"Isn't respectable? I've walked up the Opéra Comique stairway behind her, my dear, and there was no mistaking the social grade of her petticoats. They were entirely beyond a reputable woman's means. And you're quite right. It's downright hard on the other one. She's like my own daughter—Margery Palffy is."

"Margery Palffy! Why, how very surprising! I thought you said the girl was in America."

"No—I said 'a charming young American.' And it's really not surprising at all. My letter was from Mrs. Johnny Barrister—Madame Palffy's sister-in-law, you know. She always took charge of Margery during the summer vacations. They've a big house at Beverly, which I've never seen, and heaps of money. That's how Mr. Vane met Margery, I suppose: he seems to have had the run of the house. Molly Barrister mentioned him casually, but quite as if the engagement were a matter of course—quite as if he had come over here on purpose to see Margery."

"The lady with—er—the petticoats," suggested Mrs. Ratchett, "strikes me in the light of evidence to the contrary."

"One can never tell," said Mrs. Carnby. "He wouldn't be the first man to drive tandem. There's apt to be a leader, you see—a high-stepping, showy thoroughbred, that attracts all the attention, and does none of the work: and then, an earnest, faithful little cob, as wheeler. After a time, a man gets tired of the frills and furbelows, sells the leader to break some other fellow's neck, and settles down. Then you'll see the earnest little wheeler as much appreciated as may be, and dragging the domestic tilbury along at a rational, bourgeois rate of speed. One can never tell, my dear."

"All that," observed Mrs. Ratchett dryly, "doesn't ring true, Louisa, and—what's worse—it isn't even clever.
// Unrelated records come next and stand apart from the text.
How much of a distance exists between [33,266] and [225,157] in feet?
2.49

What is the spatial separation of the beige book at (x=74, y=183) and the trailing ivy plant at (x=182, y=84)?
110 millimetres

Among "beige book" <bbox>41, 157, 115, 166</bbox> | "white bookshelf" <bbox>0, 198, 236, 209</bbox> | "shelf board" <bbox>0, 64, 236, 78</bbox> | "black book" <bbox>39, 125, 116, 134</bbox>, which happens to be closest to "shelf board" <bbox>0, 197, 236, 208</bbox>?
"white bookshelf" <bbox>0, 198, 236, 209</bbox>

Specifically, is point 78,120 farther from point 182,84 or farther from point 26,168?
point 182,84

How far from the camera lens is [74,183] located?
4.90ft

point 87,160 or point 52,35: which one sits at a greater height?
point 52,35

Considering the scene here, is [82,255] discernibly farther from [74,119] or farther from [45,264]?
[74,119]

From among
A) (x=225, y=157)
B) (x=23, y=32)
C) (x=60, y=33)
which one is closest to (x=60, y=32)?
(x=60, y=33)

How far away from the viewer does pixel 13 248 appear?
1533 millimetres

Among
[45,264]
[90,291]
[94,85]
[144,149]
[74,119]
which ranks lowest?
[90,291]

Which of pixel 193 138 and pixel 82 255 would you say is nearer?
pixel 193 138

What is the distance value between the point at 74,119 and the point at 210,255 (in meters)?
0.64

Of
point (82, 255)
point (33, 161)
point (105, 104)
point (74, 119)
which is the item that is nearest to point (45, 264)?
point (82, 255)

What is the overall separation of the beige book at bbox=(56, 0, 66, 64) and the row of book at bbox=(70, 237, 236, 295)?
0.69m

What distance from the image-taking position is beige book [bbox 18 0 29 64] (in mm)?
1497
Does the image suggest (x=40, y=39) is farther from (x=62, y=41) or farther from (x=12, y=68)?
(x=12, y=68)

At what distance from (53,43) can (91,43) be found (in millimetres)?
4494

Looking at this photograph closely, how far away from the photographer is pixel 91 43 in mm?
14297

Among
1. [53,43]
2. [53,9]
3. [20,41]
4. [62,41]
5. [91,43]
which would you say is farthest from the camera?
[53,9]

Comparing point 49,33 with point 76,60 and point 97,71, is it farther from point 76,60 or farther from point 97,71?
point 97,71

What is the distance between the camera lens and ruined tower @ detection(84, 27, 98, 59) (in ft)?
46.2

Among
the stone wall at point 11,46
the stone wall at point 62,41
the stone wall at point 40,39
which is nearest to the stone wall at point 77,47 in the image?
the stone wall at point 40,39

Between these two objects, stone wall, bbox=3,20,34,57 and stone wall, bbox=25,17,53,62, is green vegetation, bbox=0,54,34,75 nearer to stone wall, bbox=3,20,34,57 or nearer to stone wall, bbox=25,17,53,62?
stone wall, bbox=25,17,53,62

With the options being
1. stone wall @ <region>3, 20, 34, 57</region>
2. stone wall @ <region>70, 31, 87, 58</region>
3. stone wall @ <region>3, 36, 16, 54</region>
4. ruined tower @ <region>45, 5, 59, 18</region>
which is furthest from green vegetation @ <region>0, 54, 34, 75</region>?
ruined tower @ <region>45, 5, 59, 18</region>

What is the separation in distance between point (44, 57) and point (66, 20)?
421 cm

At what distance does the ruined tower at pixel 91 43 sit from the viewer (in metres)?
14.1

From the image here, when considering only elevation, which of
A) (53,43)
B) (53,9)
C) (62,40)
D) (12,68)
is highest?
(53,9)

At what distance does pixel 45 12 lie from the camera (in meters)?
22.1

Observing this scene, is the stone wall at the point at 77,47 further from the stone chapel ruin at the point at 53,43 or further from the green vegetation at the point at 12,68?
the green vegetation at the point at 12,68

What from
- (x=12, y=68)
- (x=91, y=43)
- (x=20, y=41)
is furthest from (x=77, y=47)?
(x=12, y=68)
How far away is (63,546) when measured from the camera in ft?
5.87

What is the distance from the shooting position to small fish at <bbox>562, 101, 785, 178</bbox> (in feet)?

You're fond of Margery Palffy."

"It's froth!" exclaimed Mrs. Carnby, "the kind of froth one sticks on the top of a horrid little pudding to conceal its disgusting lack of merit. Don't ask me what I think of men, Ethel. I couldn't tell you, without employing certain violent expletives, and nowadays no really original woman swears!"

A distant, whirring snore, very faint at first, had grown louder as they were speaking, and now swelled into a muffled roar, as Andrew's automobile lunged up the driveway, and stopped, sobbing, before the villa. Mrs. Carnby raised her voice, to carry across the lawn:

"Have you had breakfast?"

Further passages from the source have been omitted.